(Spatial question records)
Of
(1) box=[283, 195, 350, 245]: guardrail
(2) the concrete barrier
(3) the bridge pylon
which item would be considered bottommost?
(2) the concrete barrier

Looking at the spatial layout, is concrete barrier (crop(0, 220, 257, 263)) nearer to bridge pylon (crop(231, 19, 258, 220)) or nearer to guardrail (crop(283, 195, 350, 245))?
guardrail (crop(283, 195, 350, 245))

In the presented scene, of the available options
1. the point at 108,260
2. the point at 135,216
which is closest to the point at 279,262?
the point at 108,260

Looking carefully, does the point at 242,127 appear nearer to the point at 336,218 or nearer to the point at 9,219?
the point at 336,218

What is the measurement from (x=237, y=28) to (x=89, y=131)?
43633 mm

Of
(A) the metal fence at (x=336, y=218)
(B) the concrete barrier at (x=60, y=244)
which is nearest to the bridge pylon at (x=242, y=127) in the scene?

→ What is asked: Quote all of the entries exactly as they appear.

→ Answer to this task:
Of
(1) box=[283, 195, 350, 245]: guardrail
(2) the concrete barrier
(3) the bridge pylon
which item would be considered bottommost?
(2) the concrete barrier

Looking at the spatial layout, is concrete barrier (crop(0, 220, 257, 263)) nearer to bridge pylon (crop(231, 19, 258, 220)) or nearer to guardrail (crop(283, 195, 350, 245))?
guardrail (crop(283, 195, 350, 245))

In the presented scene, of the available options
1. the point at 108,260
2. the point at 135,216
which is closest to the point at 279,262?
the point at 108,260

Looking carefully, does the point at 242,127 appear nearer to the point at 336,218 or nearer to the point at 9,219?
the point at 336,218

What is the measurement from (x=237, y=28) to (x=89, y=131)?
43633 mm

Of
(A) the metal fence at (x=336, y=218)
(B) the concrete barrier at (x=60, y=244)
which is nearest to the bridge pylon at (x=242, y=127) in the scene?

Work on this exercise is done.